▶ Document excerpt:
○ ○ ○ ○ ○
Re: 3rd-party cross-platform UTF-8 support

From: Kenneth Whistler (kenw@sybase.com)
Date: Thu Sep 20 2001 - 15:46:49 EDT


Changjian Sun said:

> For cross-platform software (NT,Solaris,HP,AIX), the only 3rd-party
> unicode support
> I found so far is IBM ICU.
> It's a very good support for cross-platform software internationalization.
> However,
> ICU internally uses UTF-16, For our application using UTF-8 as input and
> output,
> I have to convert from UTF-8 to UTF-16, before calling ICU functions (such
> as ucol_strcoll() )
>
> I'm worried about the performance overhead of this conversion.

You shouldn't be.

The conversion from UTF-8 to UTF-16 and back is algorithmic and very
fast.
○ ○ ○ ○ ○
▶ Input rows:
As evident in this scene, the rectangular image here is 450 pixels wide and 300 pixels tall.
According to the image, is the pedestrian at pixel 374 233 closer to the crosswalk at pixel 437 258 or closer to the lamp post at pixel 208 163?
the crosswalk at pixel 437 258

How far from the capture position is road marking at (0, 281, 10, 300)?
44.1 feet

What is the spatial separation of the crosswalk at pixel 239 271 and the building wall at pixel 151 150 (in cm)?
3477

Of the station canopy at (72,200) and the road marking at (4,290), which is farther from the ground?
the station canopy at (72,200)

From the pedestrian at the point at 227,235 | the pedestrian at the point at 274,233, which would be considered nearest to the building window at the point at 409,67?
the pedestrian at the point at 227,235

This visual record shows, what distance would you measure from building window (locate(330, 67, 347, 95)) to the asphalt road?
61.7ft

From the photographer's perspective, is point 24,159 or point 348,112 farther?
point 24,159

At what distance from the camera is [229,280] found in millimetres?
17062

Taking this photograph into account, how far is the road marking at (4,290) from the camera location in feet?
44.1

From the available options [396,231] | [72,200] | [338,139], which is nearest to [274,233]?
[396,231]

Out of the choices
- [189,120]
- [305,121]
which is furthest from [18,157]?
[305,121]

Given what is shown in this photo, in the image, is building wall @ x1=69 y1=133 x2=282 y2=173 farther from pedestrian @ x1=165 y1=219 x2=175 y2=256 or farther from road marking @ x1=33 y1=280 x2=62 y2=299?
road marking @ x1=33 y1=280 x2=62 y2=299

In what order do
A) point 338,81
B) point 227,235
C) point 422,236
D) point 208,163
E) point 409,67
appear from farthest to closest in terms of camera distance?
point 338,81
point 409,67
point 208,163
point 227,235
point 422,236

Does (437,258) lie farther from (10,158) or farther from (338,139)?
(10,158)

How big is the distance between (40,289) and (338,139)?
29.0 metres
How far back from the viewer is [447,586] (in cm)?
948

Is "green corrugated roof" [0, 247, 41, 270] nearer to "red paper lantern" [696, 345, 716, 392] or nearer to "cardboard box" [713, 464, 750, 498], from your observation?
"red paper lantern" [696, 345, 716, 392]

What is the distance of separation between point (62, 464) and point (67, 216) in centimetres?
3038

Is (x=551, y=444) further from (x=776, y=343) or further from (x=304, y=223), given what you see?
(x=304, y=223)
○ ○ ○ ○ ○
▶ Stated goal 1: Lay out the records from the line containing "Out of the choices" through the end of the records as a JSON list of strings, one string per line, with blank lines omitted.
▶ Stated goal 2: Proceed with the forum reply about the cost of converting UTF-8 to UTF-16 for ICU, starting right after its last sentence.
The text and the records have nothing to do with each other.

▶ Reply 1:
[
  "Out of the choices",
  "- [189,120]",
  "- [305,121]",
  "which is furthest from [18,157]?",
  "[305,121]",
  "Given what is shown in this photo, in the image, is building wall @ x1=69 y1=133 x2=282 y2=173 farther from pedestrian @ x1=165 y1=219 x2=175 y2=256 or farther from road marking @ x1=33 y1=280 x2=62 y2=299?",
  "road marking @ x1=33 y1=280 x2=62 y2=299",
  "In what order do",
  "A) point 338,81",
  "B) point 227,235",
  "C) point 422,236",
  "D) point 208,163",
  "E) point 409,67",
  "appear from farthest to closest in terms of camera distance?",
  "point 338,81",
  "point 409,67",
  "point 208,163",
  "point 227,235",
  "point 422,236",
  "Does (437,258) lie farther from (10,158) or farther from (338,139)?",
  "(10,158)",
  "How big is the distance between (40,289) and (338,139)?",
  "29.0 metres",
  "How far back from the viewer is [447,586] (in cm)?",
  "948",
  "Is \"green corrugated roof\" [0, 247, 41, 270] nearer to \"red paper lantern\" [696, 345, 716, 392] or nearer to \"cardboard box\" [713, 464, 750, 498], from your observation?",
  "\"red paper lantern\" [696, 345, 716, 392]",
  "What is the distance of separation between point (62, 464) and point (67, 216) in centimetres?",
  "3038",
  "Is (x=551, y=444) further from (x=776, y=343) or further from (x=304, y=223), given what you see?",
  "(x=304, y=223)"
]

▶ Reply 2:
If you are expecting better performance from a library that takes UTF-8
API's and then does all its internal processing in UTF-8 *without*
converting to UTF-16, then I think you are mistaken. UTF-8 is a bad
form for much of the kind of internal processing that ICU has to do
for all kinds of things -- particularly for collation weighting, for
example. Any library worth its salt would *first* convert to UTF-16
(or UTF-32) internally, anyway, before doing any significant semantic
manipulation of the characters.

> Are there any other cross-platform 3rd party unicode supports with better
> UTF-8 handling ?

In my opinion, it is unlikely that there are *any* good Unicode libraries
that provide pure UTF-8 handling only, inside and out. It is just
more efficient, elegant, and higher-performance to take the form
conversion hit, but then use a better processing form for manipulating
the characters.

UTF-8 shines as a legacy API and protocol compatibility form.
But it stinks as a processing form.

--Ken

> Thanks a lot.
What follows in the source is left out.